▶ PROVIDED MATERIAL
━━━━━━
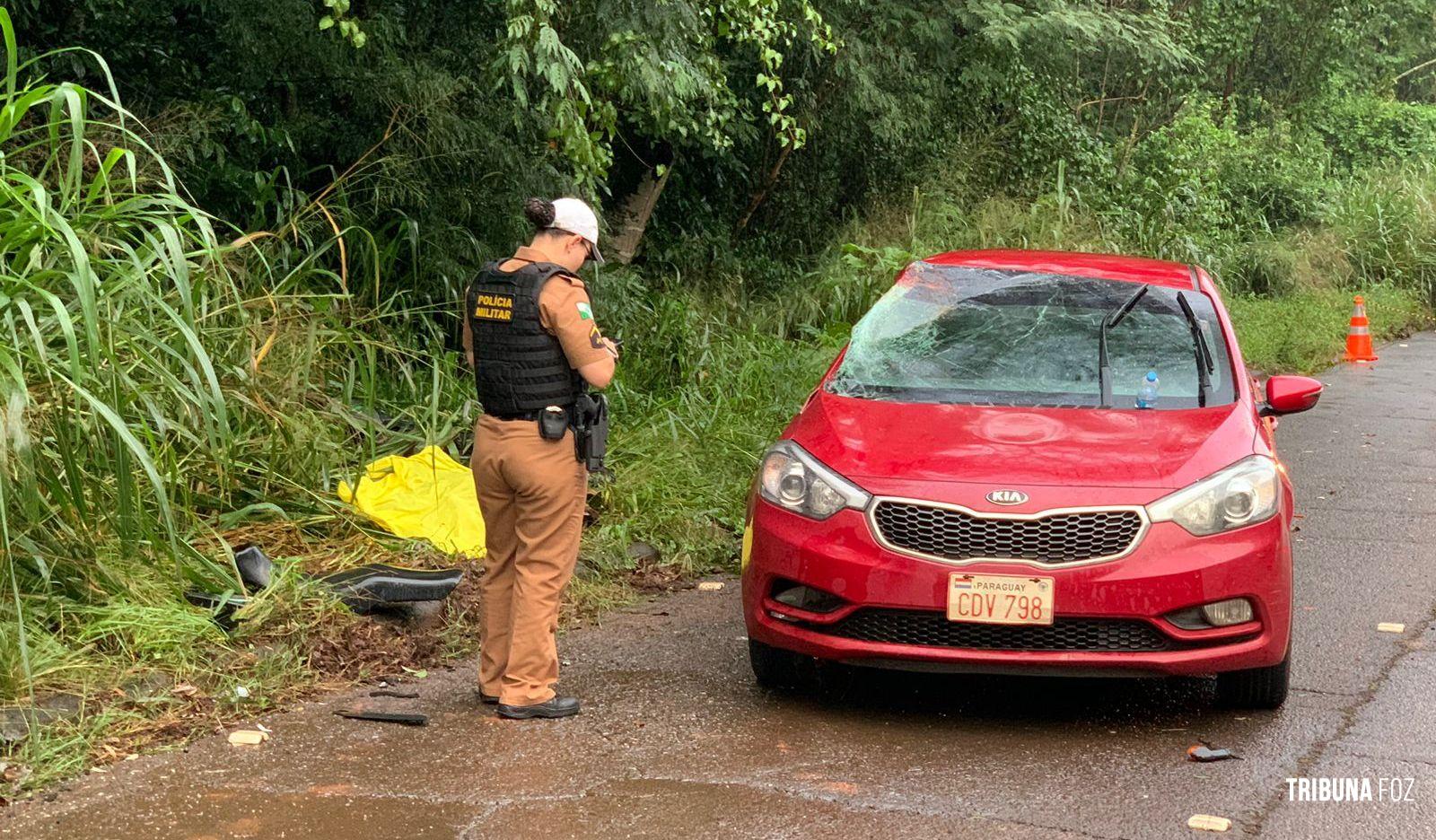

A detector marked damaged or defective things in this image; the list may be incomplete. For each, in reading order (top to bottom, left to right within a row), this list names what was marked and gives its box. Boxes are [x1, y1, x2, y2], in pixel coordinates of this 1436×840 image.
━━━━━━
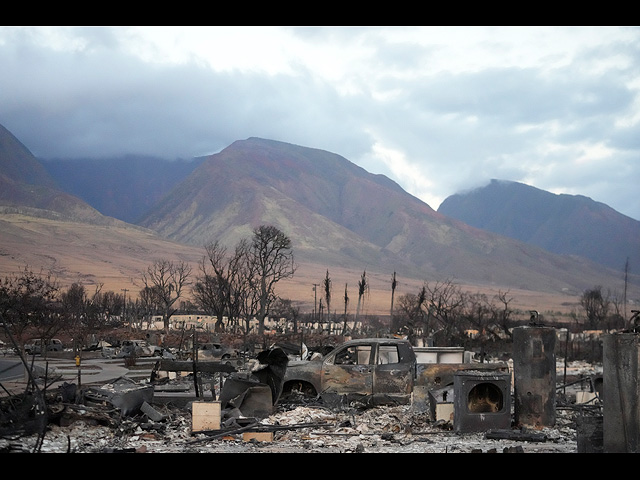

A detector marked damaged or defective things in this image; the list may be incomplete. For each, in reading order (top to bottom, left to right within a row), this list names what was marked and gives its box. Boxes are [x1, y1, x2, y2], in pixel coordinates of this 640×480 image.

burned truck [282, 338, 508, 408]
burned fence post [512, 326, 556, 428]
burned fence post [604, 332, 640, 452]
━━━━━━
▶ TASK INSTRUCTIONS
Please find every line above that contains the word "Boxes" and copy each of those lines in full.

▶ ANSWER
A detector marked damaged or defective things in this image; the list may be incomplete. For each, in reading order (top to bottom, left to right within a row), this list names what was marked and gives its box. Boxes are [x1, y1, x2, y2], in pixel coordinates of this 1436×840 image.
A detector marked damaged or defective things in this image; the list may be incomplete. For each, in reading order (top to bottom, left to right within a row), this list names what was marked and gives its box. Boxes are [x1, y1, x2, y2], in pixel coordinates of this 640×480 image.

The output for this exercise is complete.